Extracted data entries
◆ ◆ ◆

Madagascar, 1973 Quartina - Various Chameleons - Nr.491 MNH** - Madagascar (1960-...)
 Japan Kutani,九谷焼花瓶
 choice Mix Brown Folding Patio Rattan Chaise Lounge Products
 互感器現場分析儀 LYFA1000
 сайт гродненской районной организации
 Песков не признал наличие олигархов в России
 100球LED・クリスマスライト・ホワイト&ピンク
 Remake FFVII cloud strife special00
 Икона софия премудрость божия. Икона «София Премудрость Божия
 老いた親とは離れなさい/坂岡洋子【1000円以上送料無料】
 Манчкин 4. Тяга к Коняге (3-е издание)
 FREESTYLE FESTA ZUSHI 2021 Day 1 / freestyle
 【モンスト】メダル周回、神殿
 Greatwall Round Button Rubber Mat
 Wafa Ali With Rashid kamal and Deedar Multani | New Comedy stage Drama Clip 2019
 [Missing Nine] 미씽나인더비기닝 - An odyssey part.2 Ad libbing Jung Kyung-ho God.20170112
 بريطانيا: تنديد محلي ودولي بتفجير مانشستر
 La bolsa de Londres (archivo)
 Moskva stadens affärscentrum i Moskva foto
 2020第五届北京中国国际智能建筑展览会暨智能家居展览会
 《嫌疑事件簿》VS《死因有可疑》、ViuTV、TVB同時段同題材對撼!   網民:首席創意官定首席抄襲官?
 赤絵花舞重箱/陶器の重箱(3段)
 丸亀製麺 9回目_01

◆ ◆ ◆

• **EXERCISE DIRECTIONS**:
Reprint exactly the lines above that start at the one with "Japan Kutani,九谷焼花瓶" and end at the one with "Wafa Ali With", keeping both and adding none.

• **TASK OUTPUT**:
 Japan Kutani,九谷焼花瓶
 choice Mix Brown Folding Patio Rattan Chaise Lounge Products
 互感器現場分析儀 LYFA1000
 сайт гродненской районной организации
 Песков не признал наличие олигархов в России
 100球LED・クリスマスライト・ホワイト&ピンク
 Remake FFVII cloud strife special00
 Икона софия премудрость божия. Икона «София Премудрость Божия
 老いた親とは離れなさい/坂岡洋子【1000円以上送料無料】
 Манчкин 4. Тяга к Коняге (3-е издание)
 FREESTYLE FESTA ZUSHI 2021 Day 1 / freestyle
 【モンスト】メダル周回、神殿
 Greatwall Round Button Rubber Mat
 Wafa Ali With Rashid kamal and Deedar Multani | New Comedy stage Drama Clip 2019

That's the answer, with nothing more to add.